=== Records provided ===
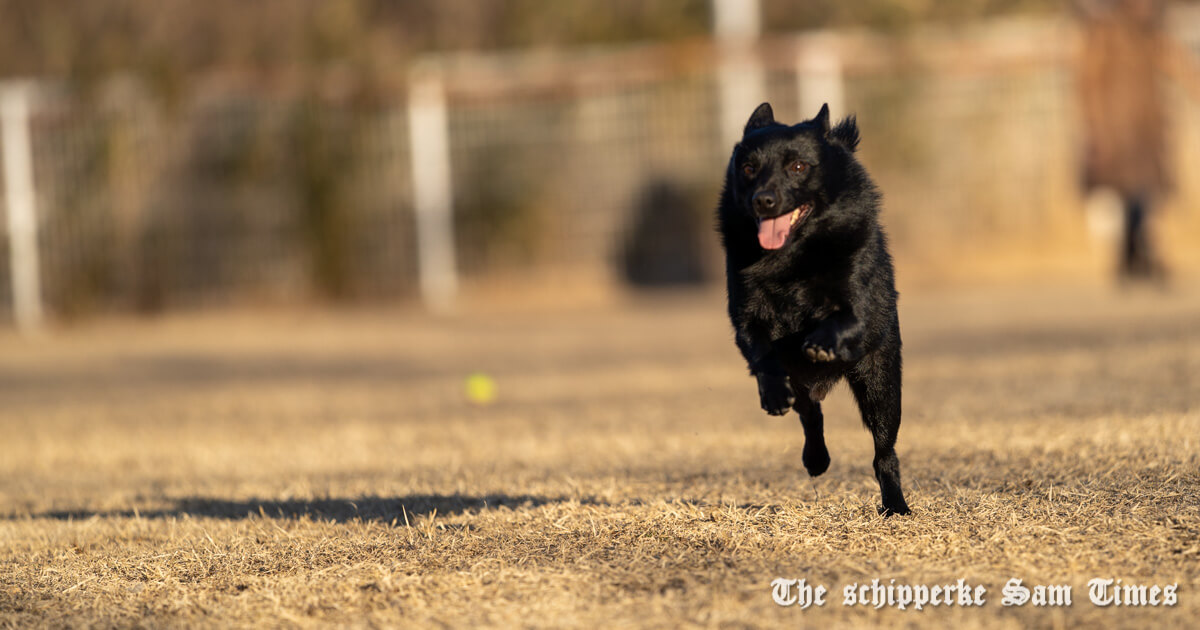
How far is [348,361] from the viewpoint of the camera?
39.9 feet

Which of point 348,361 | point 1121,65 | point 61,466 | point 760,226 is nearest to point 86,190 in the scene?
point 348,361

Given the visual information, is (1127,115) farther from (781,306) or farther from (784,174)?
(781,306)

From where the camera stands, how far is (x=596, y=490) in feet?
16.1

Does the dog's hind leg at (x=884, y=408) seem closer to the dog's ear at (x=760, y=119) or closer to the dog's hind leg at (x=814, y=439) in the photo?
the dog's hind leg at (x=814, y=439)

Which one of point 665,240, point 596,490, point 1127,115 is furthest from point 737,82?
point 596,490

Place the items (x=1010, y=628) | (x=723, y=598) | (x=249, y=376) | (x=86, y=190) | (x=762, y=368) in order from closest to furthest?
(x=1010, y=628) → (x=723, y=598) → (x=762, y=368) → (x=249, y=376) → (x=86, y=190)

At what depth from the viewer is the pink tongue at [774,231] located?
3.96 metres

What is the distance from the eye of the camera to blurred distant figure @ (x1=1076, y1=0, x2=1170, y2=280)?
===
=== Records provided ===
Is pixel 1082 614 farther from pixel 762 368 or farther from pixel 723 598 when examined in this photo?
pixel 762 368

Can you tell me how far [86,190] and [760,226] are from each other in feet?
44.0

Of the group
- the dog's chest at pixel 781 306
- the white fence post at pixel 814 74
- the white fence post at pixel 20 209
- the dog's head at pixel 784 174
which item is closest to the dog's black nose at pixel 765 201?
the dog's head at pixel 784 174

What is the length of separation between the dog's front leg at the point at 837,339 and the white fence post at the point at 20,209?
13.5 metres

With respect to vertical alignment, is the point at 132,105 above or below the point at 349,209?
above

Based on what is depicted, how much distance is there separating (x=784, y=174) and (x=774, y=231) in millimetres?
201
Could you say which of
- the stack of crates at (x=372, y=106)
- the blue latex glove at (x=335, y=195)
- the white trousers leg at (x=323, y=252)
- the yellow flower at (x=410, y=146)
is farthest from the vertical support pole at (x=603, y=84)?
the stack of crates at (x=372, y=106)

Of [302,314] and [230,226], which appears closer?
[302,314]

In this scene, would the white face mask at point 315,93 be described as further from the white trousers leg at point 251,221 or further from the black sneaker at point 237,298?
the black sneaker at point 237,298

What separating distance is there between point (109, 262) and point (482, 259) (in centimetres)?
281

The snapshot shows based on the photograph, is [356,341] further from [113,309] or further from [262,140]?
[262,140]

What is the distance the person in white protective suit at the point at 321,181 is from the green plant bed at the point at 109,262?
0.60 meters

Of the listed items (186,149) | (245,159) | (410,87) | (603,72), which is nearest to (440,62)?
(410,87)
===
What this task involves >>
Copy everything from the line containing "At what depth" down to the line containing "What is the distance from", swapping "viewer" for "observer" and leaving all else unchanged.

Output for this task >>
At what depth from the observer is the pink tongue at [774,231] located?
3.96 metres

What is the distance from the eye of the camera to blurred distant figure @ (x1=1076, y1=0, x2=1170, y2=280)?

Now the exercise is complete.